Les essais de “FIV à trois parents” en passe d’être autorisés au Royaume-Uni, en dépit de l’inefficacité de la technique

Publié le 30 Nov, 2016

Le Royaume-Uni pourrait prochainement devenir le premier pays à autoriser la naissance d’enfants issus de « FIV à trois parents ». Et ce, en dépit des inquiétudes persistantes quant à son inefficacité (cf. L’efficacité de la « FIV à trois parents » contestée par des dhercheurs américains).

 

La HFEA[1] a expliqué le 30 novembre, qu’après 20 ans de recherches, la procédure était prête pour un test clinique limité. Elle s’apprête à prendre une décision officielle à ce sujet le 15 décembre. Le Parlement britannique avait légalisé le remplacement mitochondrial en 2015, mais la HFEA, qui est chargé des régulations concernant cette technique, avait demandé un complément de recherches avant d’autoriser les essais cliniques. Pour les médecins de la fertilité, la naissance à Mexico d’un bébé issu d’une FIV a 3 parents (cf. Naissance du premier « bébé à trois parents » : un précédent dangereux et irresponsable et Naissance des suites d’une « FIV à trois parents » : réactions), rend urgente cette autorisation.

 

Pour autant, l’étude publiée aujourd’hui dans Nature montre que la technique, dont l’objectif est de permettre d’éviter la transmission de maladies liées aux mitochondries défectueuses de la mère, ne prévient pas toujours les maladies mitochondriales. Il est possible qu’un petit nombre de mitochondries mutantes, la plupart du temps moins de 2% du total des cellules, soient aussi transférées. Un phénomène appelé, le « carry-out » qui n’est pas sans conséquences : les mitochondries mutantes surpassent parfois celles du donneur sain.
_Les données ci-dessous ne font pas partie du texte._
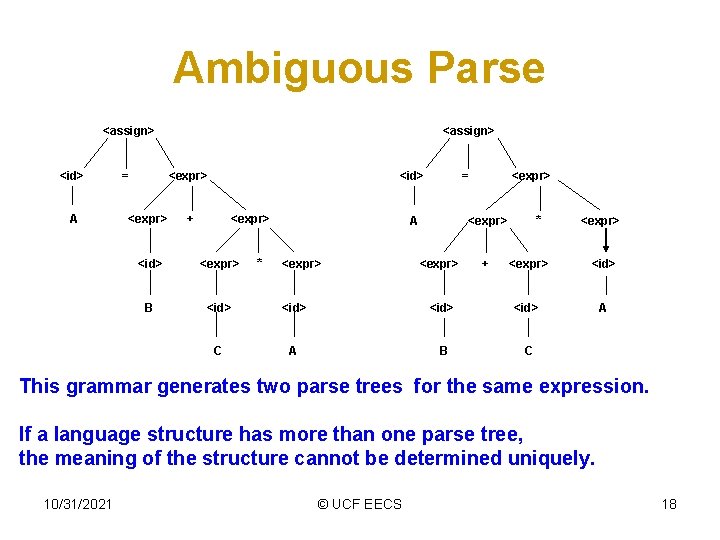 Ambiguous Parse

<assign>

<id> = <expr>

A <expr> + <expr>

<id> <expr> * <expr>

B <id> <id>

C A

<assign>

<id> = <expr>

A <expr> * <expr>

<expr> + <expr> <id>

<id> <id> A

B C

This grammar generates two parse trees for the same expression.

If a language structure has more than one parse tree, the meaning of the structure cannot be determined uniquely.

10/31/2021 © UCF EECS 18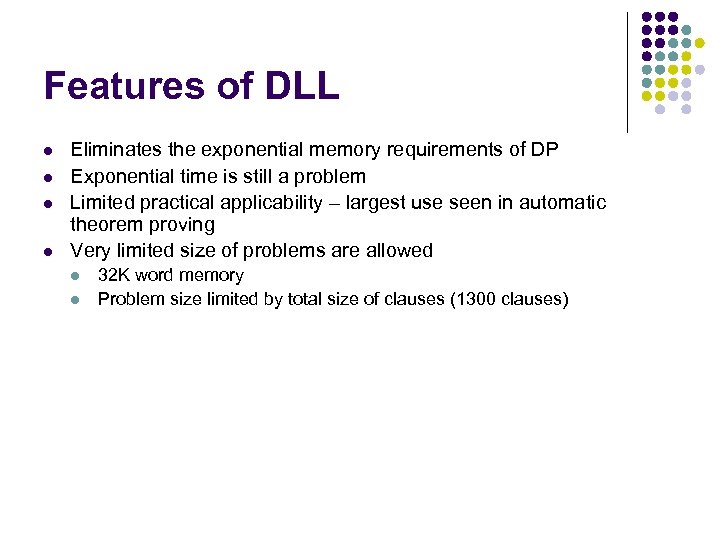 Features of DLL

- Eliminates the exponential memory requirements of DP
- Exponential time is still a problem
- Limited practical applicability – largest use seen in automatic theorem proving
- Very limited size of problems are allowed
  - 32K word memory
  - Problem size limited by total size of clauses (1300 clauses)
En effet, les chercheurs ont étudié le transfert nucléaire en utilisant les ovocytes  de 4 femmes ayant des mutations mitochondriales pour créer 15 embryons. Les lignées de cellules souches cultivées de 3 de ces embryons étaient dominées par les mitochondries défectueuses de la mère, ce qui signifierait que des tissus malades pourraient être trouvés chez l’enfant né de cette technique. Des scientifiques ont suggéré que les donneuses soient sélectionnées en fonction de leur ADN compatible avec celui de la mère pour prévenir le problème. Une méthode de sélection qui n’écarte cependant pas le risque.

 

[1] UK Human Fertilisation and Embryology Authority.